Capitale europea della cultura 2025 sarà "duello" tra Gorizia/Nova Gorica e quattro città istriane?



La Slovenia si troverà probabilmente a candidare cinque città per la capitale della cultura Europa 2025, ma non per fare insieme e sistema, ma per fare concorrenza. Perchè da un lato ci saranno Gorizia e Nova Gorica, che cercheranno di camminare insieme, tra Italia e Slovenia, in questo progetto europeo che fino al 2022 vede come città capitali europee Fiume e Galway, Timisoara, Elefsina e Novi Sad, Kaunas ed Esch. Ed è notizia ora, da Radiocapodistria, che i "sindaci dei quattro comuni costieri, Ancarano, Capodistria, Isola e Pirano, hanno firmato una dichiarazione di intenti riguardo la candidatura comune a Capitale europea della Cultura per l'anno 2025. Le quattro città dell'Istria slovena si candidano con la denominazione "Piran-Pirano 4 Istria 2025".
Città dove è presente la minoranza autoctona italiana, e dove si cercherà una collaborazione trilaterale, tra Italia, Slovenia e Croazia.

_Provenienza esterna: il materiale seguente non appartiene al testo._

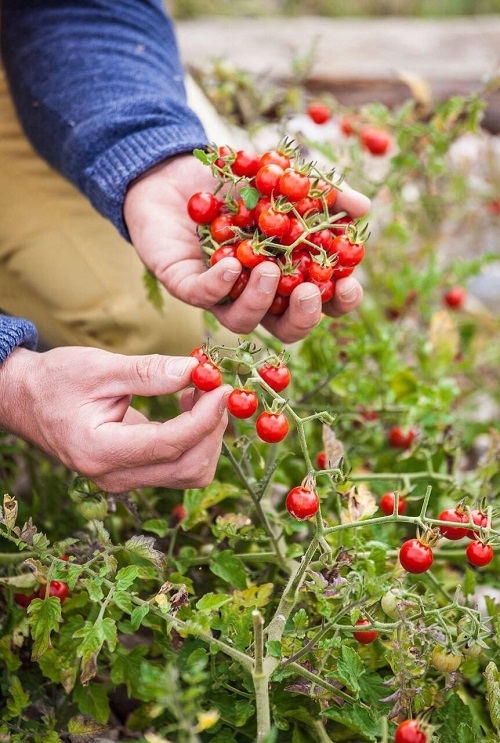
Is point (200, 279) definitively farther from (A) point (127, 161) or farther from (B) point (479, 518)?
(B) point (479, 518)

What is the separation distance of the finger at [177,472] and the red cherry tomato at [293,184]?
1.20 feet

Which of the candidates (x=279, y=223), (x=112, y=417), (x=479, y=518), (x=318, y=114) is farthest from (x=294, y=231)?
(x=318, y=114)

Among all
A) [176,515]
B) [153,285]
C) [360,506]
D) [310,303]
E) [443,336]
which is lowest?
[443,336]

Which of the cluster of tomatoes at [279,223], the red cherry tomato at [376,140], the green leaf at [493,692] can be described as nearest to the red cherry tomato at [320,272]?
the cluster of tomatoes at [279,223]

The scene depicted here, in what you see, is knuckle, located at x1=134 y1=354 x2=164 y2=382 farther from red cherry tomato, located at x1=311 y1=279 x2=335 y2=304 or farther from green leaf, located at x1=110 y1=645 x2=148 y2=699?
green leaf, located at x1=110 y1=645 x2=148 y2=699

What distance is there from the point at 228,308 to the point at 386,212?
1.53 m

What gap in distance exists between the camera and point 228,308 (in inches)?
48.6

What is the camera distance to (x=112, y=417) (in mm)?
1077

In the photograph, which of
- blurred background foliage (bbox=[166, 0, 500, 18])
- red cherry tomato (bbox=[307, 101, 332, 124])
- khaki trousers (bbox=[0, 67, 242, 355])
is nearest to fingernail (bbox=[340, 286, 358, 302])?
khaki trousers (bbox=[0, 67, 242, 355])

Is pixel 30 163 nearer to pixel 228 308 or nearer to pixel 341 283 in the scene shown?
pixel 228 308

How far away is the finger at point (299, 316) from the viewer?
113cm

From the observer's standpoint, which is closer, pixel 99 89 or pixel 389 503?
pixel 389 503

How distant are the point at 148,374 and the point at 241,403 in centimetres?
14

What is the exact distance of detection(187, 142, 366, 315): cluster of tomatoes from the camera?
1105 millimetres
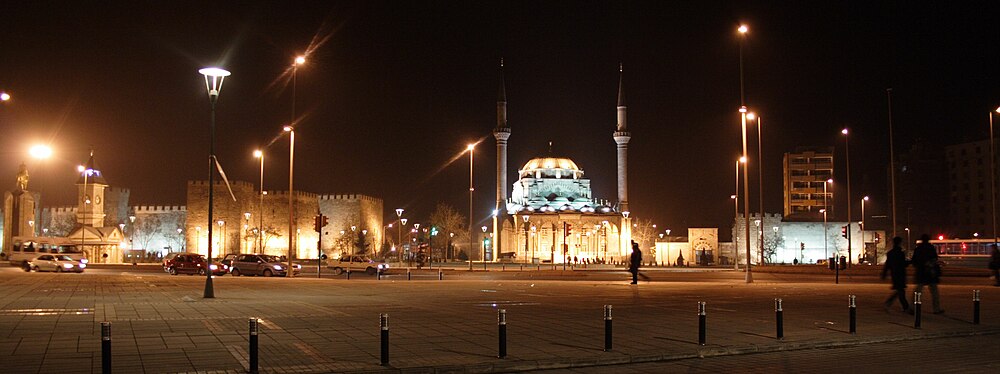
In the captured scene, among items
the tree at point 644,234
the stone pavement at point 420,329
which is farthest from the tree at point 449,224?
the stone pavement at point 420,329

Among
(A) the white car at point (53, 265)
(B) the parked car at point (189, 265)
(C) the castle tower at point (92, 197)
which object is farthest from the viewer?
(C) the castle tower at point (92, 197)

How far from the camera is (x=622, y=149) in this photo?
358ft

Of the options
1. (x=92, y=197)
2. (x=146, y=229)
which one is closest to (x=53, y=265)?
(x=92, y=197)

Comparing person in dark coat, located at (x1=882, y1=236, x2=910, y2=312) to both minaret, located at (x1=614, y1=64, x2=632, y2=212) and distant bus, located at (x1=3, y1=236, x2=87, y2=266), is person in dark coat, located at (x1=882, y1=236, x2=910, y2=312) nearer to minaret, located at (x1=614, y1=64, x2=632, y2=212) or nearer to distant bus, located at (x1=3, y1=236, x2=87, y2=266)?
distant bus, located at (x1=3, y1=236, x2=87, y2=266)

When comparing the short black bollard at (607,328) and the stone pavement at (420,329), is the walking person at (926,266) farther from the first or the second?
the short black bollard at (607,328)

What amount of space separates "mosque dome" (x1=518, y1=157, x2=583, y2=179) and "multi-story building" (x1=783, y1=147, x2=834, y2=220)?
29891 mm

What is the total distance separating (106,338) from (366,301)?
1324 centimetres

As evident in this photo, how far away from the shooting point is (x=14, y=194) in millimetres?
72000

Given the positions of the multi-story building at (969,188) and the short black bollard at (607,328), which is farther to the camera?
the multi-story building at (969,188)

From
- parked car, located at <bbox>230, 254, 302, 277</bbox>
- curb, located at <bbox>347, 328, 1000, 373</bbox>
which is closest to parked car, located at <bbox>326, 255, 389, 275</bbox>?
parked car, located at <bbox>230, 254, 302, 277</bbox>

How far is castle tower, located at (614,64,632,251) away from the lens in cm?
10869

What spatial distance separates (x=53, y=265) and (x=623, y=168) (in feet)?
242

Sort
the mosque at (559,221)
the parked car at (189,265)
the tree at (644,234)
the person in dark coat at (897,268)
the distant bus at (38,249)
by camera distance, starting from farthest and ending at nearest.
A: the tree at (644,234) < the mosque at (559,221) < the distant bus at (38,249) < the parked car at (189,265) < the person in dark coat at (897,268)

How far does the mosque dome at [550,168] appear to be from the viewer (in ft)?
387
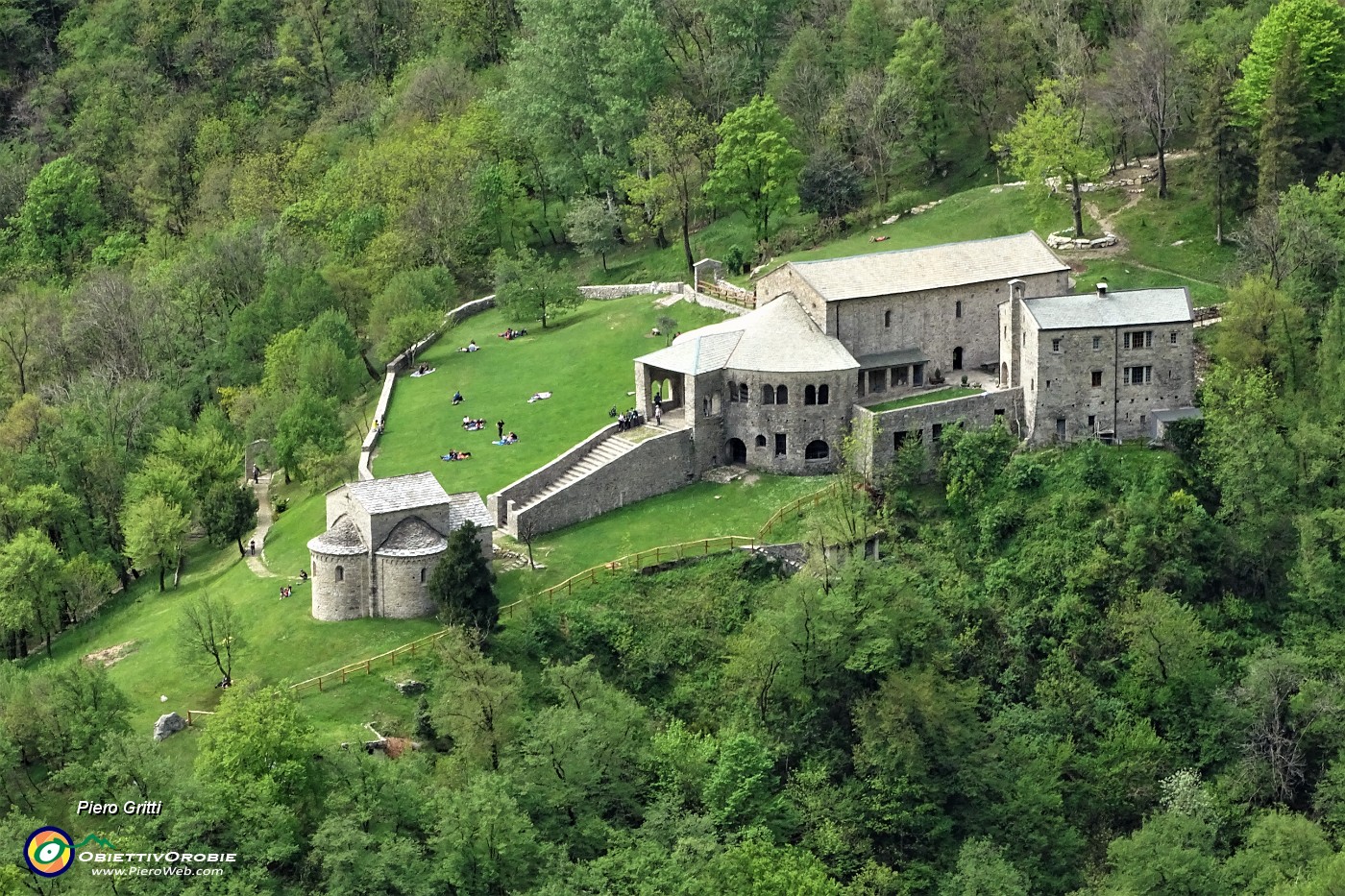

Insomma, sarà un duello bello "tosto" e per molti forse incomprensibile, per aspirare ad un titolo che nel corso del tempo a dirla tutta vede sfumare il proprio senso e importanza ma per realtà periferiche come quelle di Gorizia e Nova Gorica, potrebbe essere sicuramente una fonte di rilancio importante, per le città istriane slovene, sarebbe, invece, un plus, non essenziale, verso un territorio già di suo vitale. Vedremo quali saranno i progetti, e chissà che magari da questa situazione non nasca fuori un ponte che parta da Gorizia e arrivi alla punta di Pirano, anche se a dirla tutta ultimamente vanno di moda più i muri che i ponti.